Tara Roberts, an Oracle vice president for AI applications, was quoted in Forbes as describing why Oracle’s Intelligent Commerce and Marketing applications provide an advantage. “The AI algorithms analyze data that retailers have gathered about their own customers, as well as data in Oracle Data Cloud, a collection of more than five billion consumer and business IDs and 7.5 trillion data points These algorithms create a continuous feedback loop that retailers can use to deliver their best product recommendations to customers. Retailers can then generate dynamic category pages that personalize search suggestion and present real-time offers to provide a “friction-free” shopping experience.”
Oracle sees an opportunity to provide similar capabilities across other segments of its SaaS product line: ERP, to handle supplier information and payments more effectively; Supply Chain Management to better automate complex and time-consuming demand processes; and Human Capital Management (HCM) to find best-fit candidates projected to be high performers.
The feedback loop will learn from increasing volumes of data to offer better and more optimized choices over time. Adaptive intelligence within the applications will over time be accessible in a variety of forms including chatbots video messaging and augmented reality.
Oracle EVP and head of applications Steve Miranda was quoted in Forbes as saying, “Two years from now, we’ll probably be talking about a whole new set of things in this category that none of us is even thinking about today.”

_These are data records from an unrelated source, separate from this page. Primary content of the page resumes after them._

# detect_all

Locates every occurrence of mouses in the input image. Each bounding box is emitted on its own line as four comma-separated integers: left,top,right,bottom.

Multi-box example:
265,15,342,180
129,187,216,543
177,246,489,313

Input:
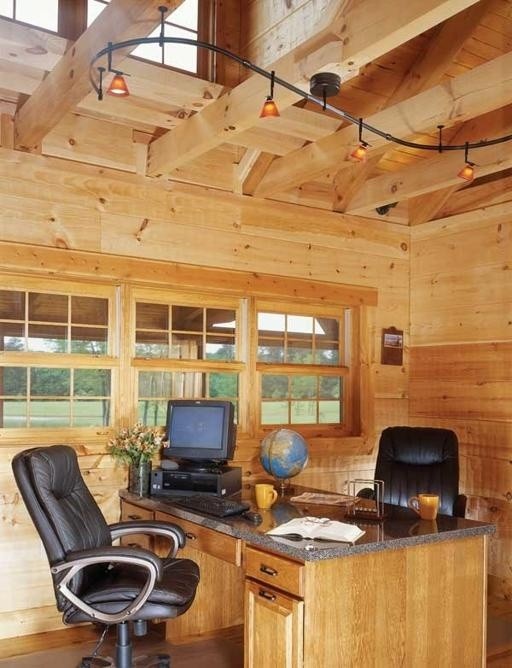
245,511,263,522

Oracle AI Platform Cloud Service
Oracle is offering the AI Platform Cloud Services to provide machine learning practitioners and data scientists with a fast way to set up an environment to work on machine learning in the cloud. Customers set up a managed image on Linux or Ubuntu that includes pre-installed tools for working on machine learning, such as frameworks for building and training advanced ML models. Practitioners can also experiment with new algorithms, use popular AI libraries, get access to best-in-breed BPUs for accelerated training, and gain access to existing data sources. Once the machine learning models are trained, they can be exported for use in applications, with assistance from Oracle’s application development services and tools.
Data scientists working in Oracle’s Machine Learning Research group have spent years devising advanced enterprise algorithms, as part of Oracles R&D investment. The researchers work to continually improve the instructions behind machine learning and add those capabilities to the Oracle Adaptive Intelligent Applications. These are AI-infused applications that adapt and learn from the data they process.